From: k.kozlowski@samsung.com (Krzysztof Kozlowski)
To: linux-arm-kernel@lists.infradead.org
Subject: [PATCH v2] ARM: Don't use complete() during __cpu_die
Date: Thu, 05 Feb 2015 11:59:18 +0100 [thread overview]
Message-ID: <1423133958.25197.7.camel@AMDC1943> (raw)
In-Reply-To: <20150205105327.GC11344@leverpostej>
On czw, 2015-02-05 at 10:53 +0000, Mark Rutland wrote:
> On Thu, Feb 05, 2015 at 10:14:30AM +0000, Krzysztof Kozlowski wrote:
> > The complete() should not be used on offlined CPU. Rewrite the
> > wait-complete mechanism with wait_on_bit_timeout().
> >
> > The CPU triggering hot unplug (e.g. CPU0) will loop until some bit is
> > cleared. In each iteration schedule_timeout() is used with initial sleep
> > time of 1 ms. Later it is increased to 10 ms.
> >
> > The dying CPU will clear the bit which is safe in that context.
> >
> > This fixes following RCU warning on ARMv8 (Exynos 4412, Trats2) during
> > suspend to RAM:
>
> Nit: isn't Exynos4412 a quad-A9 (ARMv7 rather than ARMv8)?
Yes, it should be ARMv7. However still this should be fixed for both
architectures.
>
> > [ 31.113925] ===============================
> > [ 31.113928] [ INFO: suspicious RCU usage. ]
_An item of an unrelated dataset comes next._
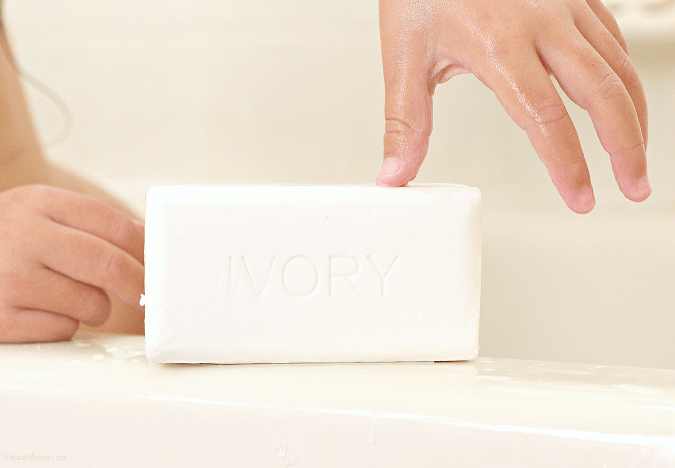 Doctor recommended ivory soap for my daughter's new diagnosis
> > [ 31.113935] 3.19.0-rc7-next-20150203 #1914 Not tainted
> > [ 31.113938] -------------------------------
> > [ 31.113943] kernel/sched/fair.c:4740 suspicious rcu_dereference_check() usage!
> > [ 31.113946]
> > [ 31.113946] other info that might help us debug this:
> > [ 31.113946]
> > [ 31.113952]
> > [ 31.113952] RCU used illegally from offline CPU!
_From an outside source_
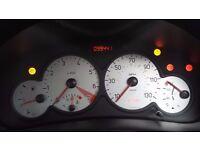 Peugeot 206 GTi 3dr PETROL MANUAL 2001 134 bhp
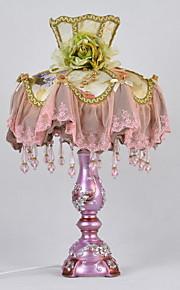 Rustico / campestre Decorativo Lampada da tavolo Per Metallo Nero Viola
> > [ 31.113952] rcu_scheduler_active = 1, debug_locks = 0
> > [ 31.113957] 3 locks held by swapper/1/0:
> > [ 31.113988] #0: ((cpu_died).wait.lock){......}, at: [<c005a114>] complete+0x14/0x44
> > [ 31.114012] #1: (&p->pi_lock){-.-.-.}, at: [<c004a790>] try_to_wake_up+0x28/0x300
> > [ 31.114035] #2: (rcu_read_lock){......}, at: [<c004f1b8>] select_task_rq_fair+0x5c/0xa04
> > [ 31.114038]
> > [ 31.114038] stack backtrace:
> > [ 31.114046] CPU: 1 PID: 0 Comm: swapper/1 Not tainted 3.19.0-rc7-next-20150203 #1914
> > [ 31.114050] Hardware name: SAMSUNG EXYNOS (Flattened Device Tree)
> > [ 31.114076] [<c0014ce4>] (unwind_backtrace) from [<c0011c30>] (show_stack+0x10/0x14)
> > [ 31.114091] [<c0011c30>] (show_stack) from [<c04dc048>] (dump_stack+0x70/0xbc)
> > [ 31.114105] [<c04dc048>] (dump_stack) from [<c004f83c>] (select_task_rq_fair+0x6e0/0xa04)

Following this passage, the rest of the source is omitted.